Alban – Salut… Tu habites dans le coin ?
Ève – On peut dire ça… Et toi ?
Alban – Je passais par là.
Silence.
Ève – Et… tu comptes prendre racine… dans le coin ?
Alban – Ça dépend.
Ève – Ça dépend de quoi ?
Alban – Je ne sais pas… Ici ou ailleurs.
Ève – Tu fais ce que tu veux. On est en république.
Alban – Qu’est-ce qui pourrait me donner envie de rester ? Dans le coin…
Ève (montrant son front) – Il n’y a pas marqué office de tourisme, là, si ?
Alban – Non.
Ève – Bon. Alors ?
Alban – Alors quoi ?
Ève – Tu pars, tu restes, mais il va falloir décider. Parce que là, tu commences à être un peu…
Alban – Ok, je reste… Pour l’instant…
Ève – Bien, alors qu’est-ce qu’on fait ?
Alban – Qu’est-ce qu’on fait ?
Ève – Tu ne vas pas rester planté là à me regarder, si ?
Alban – Ok, ok… Alors… Je ne sais pas, moi… On pourrait discuter…
Ève – Je t’écoute.
Alban – Tu fumes ?
Ève – Pourquoi ? Tu as une préférence pour les non-fumeuses ? C’est un entretien d’embauche ?

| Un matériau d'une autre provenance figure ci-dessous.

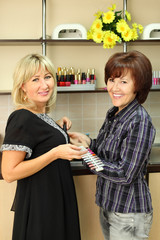 Two smiling women with samples for manicure nail in beauty salon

Alban – Pas du tout ! Au contraire. Je voulais seulement… savoir si tu avais une cigarette.
Ève – On vient à peine de se rencontrer, et tu veux déjà me taxer une cigarette.
Alban – Absolument pas ! D’ailleurs, je ne fume pas.
Ève – Moi non plus. Ça nous fait déjà ça en commun.
Silence.
Alban – Tu… Tu as un numéro ?
Ève – Un numéro ? Pourquoi ? Tu diriges un cirque ? Tu veux me faire passer une audition ?
Alban – Un cirque ? Ah oui, un… Un numéro de cirque.
Ève – Je me disais bien aussi que tu avais un petit côté nomade.
Alban – Nomade ?
Ève – Les gens du voyage, tu vois.
Alban – Non, mais je ne pensais pas à un numéro de cirque. Je pensais plutôt… à un numéro de téléphone.
Ève – D’accord…
Alban – Alors ?
Ève – J’ai un numéro, mais je n’ai pas de téléphone.
Alban – À quoi ça sert d’avoir un numéro, si tu n’as pas de téléphone.
Ève – Tu es un petit malin, toi… Ou alors tu es vraiment con, j’hésite encore. Je l’ai perdu, mon téléphone. Voilà pourquoi j’ai un numéro, et pas de téléphone. Mais toi, tu n’as qu’à me le laisser, ton numéro…
Alban – Mon numéro ? C’est-à-dire que…
Ève – Ne me dis pas que toi, tu as un téléphone, mais pas de numéro.
Alban – Non, mais…
Ève – D’accord… Tu n’as pas de téléphone, mais tu me demandes quand même mon numéro. Et tu comptais m’appeler comment ? D’une cabine téléphonique ?
Alban – Je ne sais pas… Je… Si, j’ai un téléphone, mais…
Ève – Tu veux un conseil ?
Alban – Non… Enfin si, oui…
Ève – Tu devrais te méfier. L’impro, ce n’est pas ton truc…
Alban – D’accord. Je…
Ève – Prépare un peu ton texte, la prochaine fois.
Alban – C’est ça…
Ève – Un canevas, au moins… Et puis tu brodes autour. Mais là, franchement. Tu ne peux pas te lancer comme ça, sans filet. Tu n’as pas le niveau…
Alban – D’accord… Un… Un canevas… Je vais y penser…
Ève – Et pourquoi tu voulais me téléphoner, au fait ?
Alban – Te téléphoner…? Je ne sais pas… Je…
Ève – Non, parce que comme on est tous les deux là, si tu as quelque chose à me dire… ce n’est pas être pas la peine de me téléphoner.
Alban – Non, bien sûr, mais…
Ève – Tu veux un autre conseil ?
Alban – Je ne sais pas… Oui…
Ève – Avec ou sans téléphone, essaie de conclure avant d’avoir bouffé tout ton crédit.
Alban – Mon crédit…?
Ève – Ça fait cinq minutes qu’on discute, et tu n’as encore rien dit. Non mais franchement, tu fais pitié, là !
Alban – D’accord…
Ève – Tu sais quoi ? (Elle sort un crayon et griffonne quelque chose sur un papier qu’elle lui tend) Le voilà mon numéro. Quand j’aurai retrouvé mon téléphone, et que tu auras trouvé une cabine, tu m’appelles, et on en parle, ok ?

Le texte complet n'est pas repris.